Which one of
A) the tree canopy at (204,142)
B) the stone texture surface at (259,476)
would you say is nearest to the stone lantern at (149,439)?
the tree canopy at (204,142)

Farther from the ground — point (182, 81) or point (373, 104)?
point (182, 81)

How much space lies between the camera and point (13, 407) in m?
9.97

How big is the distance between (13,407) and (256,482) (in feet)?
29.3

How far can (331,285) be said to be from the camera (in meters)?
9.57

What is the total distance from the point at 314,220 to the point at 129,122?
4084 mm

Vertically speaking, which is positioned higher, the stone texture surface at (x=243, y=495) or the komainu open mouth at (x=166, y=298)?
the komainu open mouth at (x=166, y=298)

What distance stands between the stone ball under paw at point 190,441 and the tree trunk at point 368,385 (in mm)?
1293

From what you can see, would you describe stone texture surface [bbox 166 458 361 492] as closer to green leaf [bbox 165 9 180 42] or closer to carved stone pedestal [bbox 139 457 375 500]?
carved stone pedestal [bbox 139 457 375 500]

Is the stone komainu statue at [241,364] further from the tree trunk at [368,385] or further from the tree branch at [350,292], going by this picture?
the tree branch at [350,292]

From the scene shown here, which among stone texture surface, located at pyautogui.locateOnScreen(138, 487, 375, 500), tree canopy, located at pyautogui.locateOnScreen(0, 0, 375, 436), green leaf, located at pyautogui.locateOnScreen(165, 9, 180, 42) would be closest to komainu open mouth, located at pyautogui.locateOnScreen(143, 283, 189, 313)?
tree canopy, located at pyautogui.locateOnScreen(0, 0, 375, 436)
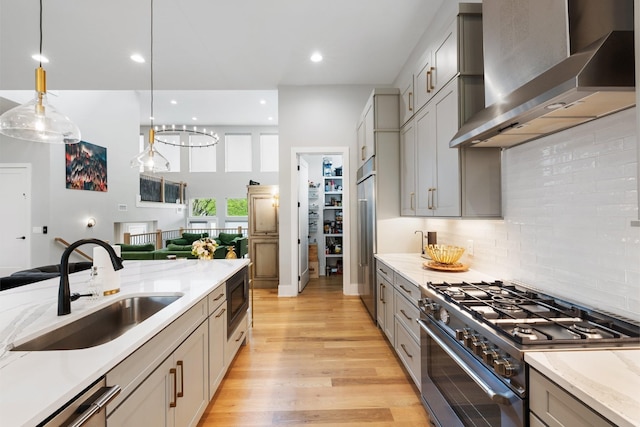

--------

Write the lines above as a JSON list of strings, with one string for each line and no blank lines. Leave the pictures out of the answer.

▶ Finished answer
[
  "Which one of",
  "A) the tree canopy at (204,142)",
  "B) the stone texture surface at (259,476)",
  "would you say is nearest to the stone lantern at (149,439)?",
  "the tree canopy at (204,142)",
  "Farther from the ground — point (182, 81) or point (373, 104)?",
  "point (182, 81)",
  "How much space lies between the camera and point (13, 407) in m?",
  "9.97",
  "How big is the distance between (13,407) and (256,482) (in feet)?",
  "29.3",
  "How far can (331,285) be said to be from the camera (in meters)?",
  "9.57",
  "What is the total distance from the point at 314,220 to the point at 129,122?",
  "4084 mm",
  "Vertically speaking, which is positioned higher, the stone texture surface at (x=243, y=495) or the komainu open mouth at (x=166, y=298)?",
  "the komainu open mouth at (x=166, y=298)",
  "What distance stands between the stone ball under paw at point 190,441 and the tree trunk at point 368,385 (in mm)?",
  "1293",
  "From what you can see, would you describe stone texture surface [bbox 166 458 361 492] as closer to green leaf [bbox 165 9 180 42] or closer to carved stone pedestal [bbox 139 457 375 500]?",
  "carved stone pedestal [bbox 139 457 375 500]",
  "Is the stone komainu statue at [241,364] further from the tree trunk at [368,385] or further from the tree branch at [350,292], going by this picture?",
  "the tree branch at [350,292]",
  "From the scene shown here, which among stone texture surface, located at pyautogui.locateOnScreen(138, 487, 375, 500), tree canopy, located at pyautogui.locateOnScreen(0, 0, 375, 436), green leaf, located at pyautogui.locateOnScreen(165, 9, 180, 42) would be closest to komainu open mouth, located at pyautogui.locateOnScreen(143, 283, 189, 313)?",
  "tree canopy, located at pyautogui.locateOnScreen(0, 0, 375, 436)"
]